* Aim a: List every GitHub handle that appears with an @ sign in the pull request discussion below.
************
The current title "Remove Chain::Lock interface" and starting sentence "Follow-up in the set of Chain interface refactoring" make this sound mostly like a refactoring. But this is more of a locking change, and a change to make the wallet more asynchronous and event driven than a refactoring change.

@ariard ariard changed the title Remove Chain::Lock interface Reverse cs_main, cs_wallet lock order and reduce cs_main locking Jul 20, 2019
@practicalswift
Copy link
Contributor

Concept ACK

Excellent work!

@maflcko
Copy link
Member

maflcko commented Jul 22, 2019

Concept ACK. This might help IBD, because cs_main had to be acquired due to the lock order requirement. If it doesn't help IBD, the change will hopefully still speed up the msghand thread because the wallets take the main lock less.

@jnewbery
Copy link
Contributor

Big concept ACK! Thanks @ariard

@promag
Copy link
Contributor

promag commented Jul 25, 2019

Concept ACK, mother of god, not locking cs_main!

Copy link
Contributor

Choose a reason for hiding this comment

The reason will be displayed to describe this comment to others. Learn more.

Instead of adding an interfaces::Chain::checkFinalTx method, it might be better to call IsFinalTx directly with the wallet's height and time, avoiding going through CheckFinalTx.
************
* Aim b: Rewrite the records from their first line through the line containing "corroded iron pipe [190, 31, 228, 436]", replacing "damaged or defective" with "broken or faulty" and leaving all else unchanged.
************
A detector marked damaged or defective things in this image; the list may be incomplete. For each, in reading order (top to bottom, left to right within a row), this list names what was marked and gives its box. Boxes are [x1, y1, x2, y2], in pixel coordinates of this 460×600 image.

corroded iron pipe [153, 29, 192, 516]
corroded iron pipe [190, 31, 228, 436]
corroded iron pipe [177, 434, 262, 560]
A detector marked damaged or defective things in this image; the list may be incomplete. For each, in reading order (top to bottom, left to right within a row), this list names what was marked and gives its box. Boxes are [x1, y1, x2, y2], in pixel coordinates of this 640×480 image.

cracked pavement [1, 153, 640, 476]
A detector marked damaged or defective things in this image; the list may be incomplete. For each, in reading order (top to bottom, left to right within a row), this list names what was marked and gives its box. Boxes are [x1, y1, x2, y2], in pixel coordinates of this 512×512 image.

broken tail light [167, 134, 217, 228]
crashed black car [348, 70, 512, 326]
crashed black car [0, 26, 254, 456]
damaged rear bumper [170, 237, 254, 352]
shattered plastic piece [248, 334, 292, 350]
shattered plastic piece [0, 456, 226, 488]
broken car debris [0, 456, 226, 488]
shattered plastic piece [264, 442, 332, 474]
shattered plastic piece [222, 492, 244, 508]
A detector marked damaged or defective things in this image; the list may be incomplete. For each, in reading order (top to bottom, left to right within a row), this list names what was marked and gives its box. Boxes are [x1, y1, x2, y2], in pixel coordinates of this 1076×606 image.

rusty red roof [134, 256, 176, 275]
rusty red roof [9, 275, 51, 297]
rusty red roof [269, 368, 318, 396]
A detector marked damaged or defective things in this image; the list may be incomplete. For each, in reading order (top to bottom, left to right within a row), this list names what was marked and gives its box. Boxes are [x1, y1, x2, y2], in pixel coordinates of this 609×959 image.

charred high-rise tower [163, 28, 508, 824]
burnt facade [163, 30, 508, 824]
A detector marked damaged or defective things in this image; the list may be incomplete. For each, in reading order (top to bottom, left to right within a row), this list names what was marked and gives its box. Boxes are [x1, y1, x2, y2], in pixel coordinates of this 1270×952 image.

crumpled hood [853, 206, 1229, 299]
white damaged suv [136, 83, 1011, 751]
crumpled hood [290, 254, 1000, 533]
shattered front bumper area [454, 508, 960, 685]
************
* Task solution a: ariard, practicalswift, maflcko, jnewbery, promag

* Task solution b:
A detector marked broken or faulty things in this image; the list may be incomplete. For each, in reading order (top to bottom, left to right within a row), this list names what was marked and gives its box. Boxes are [x1, y1, x2, y2], in pixel coordinates of this 460×600 image.

corroded iron pipe [153, 29, 192, 516]
corroded iron pipe [190, 31, 228, 436]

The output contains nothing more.